PAGE EXCERPT:
*****
There are many different cell sources, from which β-cells can be generated [11, 12]. Human β-cells have a considerable low rate of replication, and it has been shown that purified human β-cells failed to replicate in vitro regardless of the substratum or growth factors used . Lineage-tracing experiments have demonstrated that loss of β-cell mass was due to β-cell dedifferentiation and that the dedifferentiated β-cells reverted to progenitor-like cells . Indeed, some groups have suggested that β-cells of cultured islets could be dedifferentiated and expanded in numbers during in vitro proliferation and then be directed to redifferentiate back towards β-cells [11, 15]. Gershengorn et al. have also indicated that fibroblast-like cells derived from adult human islets proliferated in vitro and underwent epithelial-to-mesenchymal transition (EMT) in culture. The translated mesenchymal cells acted as islet progenitors and had a potential to be redifferentiated to insulin-expressing islet-like cell aggregates . Although the EMT process is controversial, many studies have provided evidence that epithelium and mesenchymal stem cells (MSCs) from islets/pancreatic tissues had the ability to differentiate towards β-cell phenotype [17, 18]. For nonpancreatic sources, most studies have indicated that the differentiated cells had either a limited insulin-producing ability or lack of response to glucose stimulation of insulin secretion in vitro.
It has also been shown that some genetically modified cells failed to express appropriate cell markers such as NKX6-1 or PDX-1 or abnormally coexpress other hormones like glucagon [1, 2, 19]. Recently, Melton’s group generated glucose-responsive β-cells from human pluripotent stem cells (hPSC) using a scalable differentiation protocol. These stem-cell-derived β-cells expressed markers found in mature β-cells and secreted quantities of insulin comparable to adult β-cells in response to multiple sequential glucose challenges . This approach initially seemed to hold promise for clinical trial; however drawbacks such as teratoma formation and autoimmunity are yet to be addressed .
*****
LISTED ENTRIES:
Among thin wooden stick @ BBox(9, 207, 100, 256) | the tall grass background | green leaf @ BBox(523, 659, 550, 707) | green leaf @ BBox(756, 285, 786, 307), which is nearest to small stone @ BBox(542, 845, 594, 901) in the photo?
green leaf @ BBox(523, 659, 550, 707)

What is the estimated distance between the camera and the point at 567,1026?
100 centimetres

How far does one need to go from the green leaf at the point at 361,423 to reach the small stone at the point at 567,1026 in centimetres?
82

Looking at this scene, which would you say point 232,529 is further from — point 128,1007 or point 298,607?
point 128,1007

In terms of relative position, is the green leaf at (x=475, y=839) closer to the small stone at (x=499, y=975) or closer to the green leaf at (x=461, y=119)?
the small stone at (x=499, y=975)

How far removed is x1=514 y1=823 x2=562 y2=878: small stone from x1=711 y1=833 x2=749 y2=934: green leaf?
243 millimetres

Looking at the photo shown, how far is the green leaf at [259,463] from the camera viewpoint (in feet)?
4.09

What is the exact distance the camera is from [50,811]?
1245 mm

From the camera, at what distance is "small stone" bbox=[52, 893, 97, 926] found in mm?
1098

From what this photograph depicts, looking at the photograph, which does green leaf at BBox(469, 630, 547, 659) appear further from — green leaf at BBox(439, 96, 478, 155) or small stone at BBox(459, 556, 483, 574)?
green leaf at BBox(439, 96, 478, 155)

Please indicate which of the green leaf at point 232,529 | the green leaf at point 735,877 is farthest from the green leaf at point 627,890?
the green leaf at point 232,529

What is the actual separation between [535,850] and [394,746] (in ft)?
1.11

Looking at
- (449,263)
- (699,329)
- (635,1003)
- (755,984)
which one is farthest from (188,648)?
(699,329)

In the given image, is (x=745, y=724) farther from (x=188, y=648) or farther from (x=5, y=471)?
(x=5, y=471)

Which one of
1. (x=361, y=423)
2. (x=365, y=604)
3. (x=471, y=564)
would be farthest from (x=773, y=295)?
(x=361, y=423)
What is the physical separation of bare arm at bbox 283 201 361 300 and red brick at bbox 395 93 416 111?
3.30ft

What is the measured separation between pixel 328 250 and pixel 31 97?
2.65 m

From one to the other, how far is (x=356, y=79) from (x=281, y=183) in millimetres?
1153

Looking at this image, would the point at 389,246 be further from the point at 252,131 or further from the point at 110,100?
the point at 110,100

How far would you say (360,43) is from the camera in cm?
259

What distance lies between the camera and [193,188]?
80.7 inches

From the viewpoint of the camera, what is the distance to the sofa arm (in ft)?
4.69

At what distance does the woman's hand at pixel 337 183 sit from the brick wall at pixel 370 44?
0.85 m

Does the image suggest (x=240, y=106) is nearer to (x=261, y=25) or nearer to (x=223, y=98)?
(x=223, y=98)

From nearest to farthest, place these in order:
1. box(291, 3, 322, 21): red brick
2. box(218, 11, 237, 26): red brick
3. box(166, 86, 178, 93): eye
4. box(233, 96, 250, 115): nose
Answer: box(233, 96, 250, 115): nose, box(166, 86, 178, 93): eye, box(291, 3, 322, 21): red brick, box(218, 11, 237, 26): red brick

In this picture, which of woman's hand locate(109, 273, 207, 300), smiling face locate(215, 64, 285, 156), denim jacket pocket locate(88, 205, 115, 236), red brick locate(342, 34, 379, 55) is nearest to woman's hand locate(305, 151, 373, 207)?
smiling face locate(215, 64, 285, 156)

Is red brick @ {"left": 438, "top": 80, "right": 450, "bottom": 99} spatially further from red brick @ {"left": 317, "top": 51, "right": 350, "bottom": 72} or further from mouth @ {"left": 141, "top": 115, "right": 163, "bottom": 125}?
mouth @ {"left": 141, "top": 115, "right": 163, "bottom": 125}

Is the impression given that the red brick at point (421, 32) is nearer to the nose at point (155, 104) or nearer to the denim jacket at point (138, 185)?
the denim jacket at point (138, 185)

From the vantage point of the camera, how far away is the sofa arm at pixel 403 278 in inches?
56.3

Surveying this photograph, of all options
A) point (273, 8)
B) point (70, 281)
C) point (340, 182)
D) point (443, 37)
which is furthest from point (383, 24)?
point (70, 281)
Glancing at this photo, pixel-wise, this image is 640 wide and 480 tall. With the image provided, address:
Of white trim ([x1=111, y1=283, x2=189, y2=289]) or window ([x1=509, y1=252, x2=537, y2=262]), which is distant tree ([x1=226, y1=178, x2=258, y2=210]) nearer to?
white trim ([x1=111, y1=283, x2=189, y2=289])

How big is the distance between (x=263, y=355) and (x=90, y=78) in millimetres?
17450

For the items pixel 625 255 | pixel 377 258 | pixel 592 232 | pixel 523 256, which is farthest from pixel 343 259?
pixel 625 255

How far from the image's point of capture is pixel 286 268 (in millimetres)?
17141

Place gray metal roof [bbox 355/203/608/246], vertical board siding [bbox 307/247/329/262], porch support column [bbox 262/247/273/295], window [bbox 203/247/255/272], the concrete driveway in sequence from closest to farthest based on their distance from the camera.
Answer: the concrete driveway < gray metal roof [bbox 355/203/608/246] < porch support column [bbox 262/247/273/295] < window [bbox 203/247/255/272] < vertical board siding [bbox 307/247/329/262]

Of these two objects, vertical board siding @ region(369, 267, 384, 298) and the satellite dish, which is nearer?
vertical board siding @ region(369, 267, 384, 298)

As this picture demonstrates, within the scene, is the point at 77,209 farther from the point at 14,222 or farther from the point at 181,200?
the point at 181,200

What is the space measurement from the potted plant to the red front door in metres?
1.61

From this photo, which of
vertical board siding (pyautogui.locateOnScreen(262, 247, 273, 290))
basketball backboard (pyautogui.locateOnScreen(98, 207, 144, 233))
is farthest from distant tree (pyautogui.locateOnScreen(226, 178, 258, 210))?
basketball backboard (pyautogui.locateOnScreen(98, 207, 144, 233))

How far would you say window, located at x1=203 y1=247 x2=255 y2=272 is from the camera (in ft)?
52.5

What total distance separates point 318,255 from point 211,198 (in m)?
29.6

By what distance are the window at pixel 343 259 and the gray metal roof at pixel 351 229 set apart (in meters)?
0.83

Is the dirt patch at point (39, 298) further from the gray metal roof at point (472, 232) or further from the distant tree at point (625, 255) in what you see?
*****
SET OF TASKS:
(a) Answer these questions from the β-cell passage:
(i) What did purified human β-cells fail to do in vitro?
(ii) Per Gershengorn et al., what process did fibroblast-like cells from adult human islets undergo in culture?
(iii) What two drawbacks of the Melton group's approach does the passage say are yet to be addressed?
(b) Reproduce word for word the part of the β-cell passage from "It has also" to "be addressed .".

RESPONSES FOR EACH TASK:
(a)
(i) They failed to replicate, regardless of the substratum or growth factors used.
(ii) Epithelial-to-mesenchymal transition (EMT).
(iii) Teratoma formation and autoimmunity.

(b)
It has also been shown that some genetically modified cells failed to express appropriate cell markers such as NKX6-1 or PDX-1 or abnormally coexpress other hormones like glucagon [1, 2, 19]. Recently, Melton’s group generated glucose-responsive β-cells from human pluripotent stem cells (hPSC) using a scalable differentiation protocol. These stem-cell-derived β-cells expressed markers found in mature β-cells and secreted quantities of insulin comparable to adult β-cells in response to multiple sequential glucose challenges . This approach initially seemed to hold promise for clinical trial; however drawbacks such as teratoma formation and autoimmunity are yet to be addressed .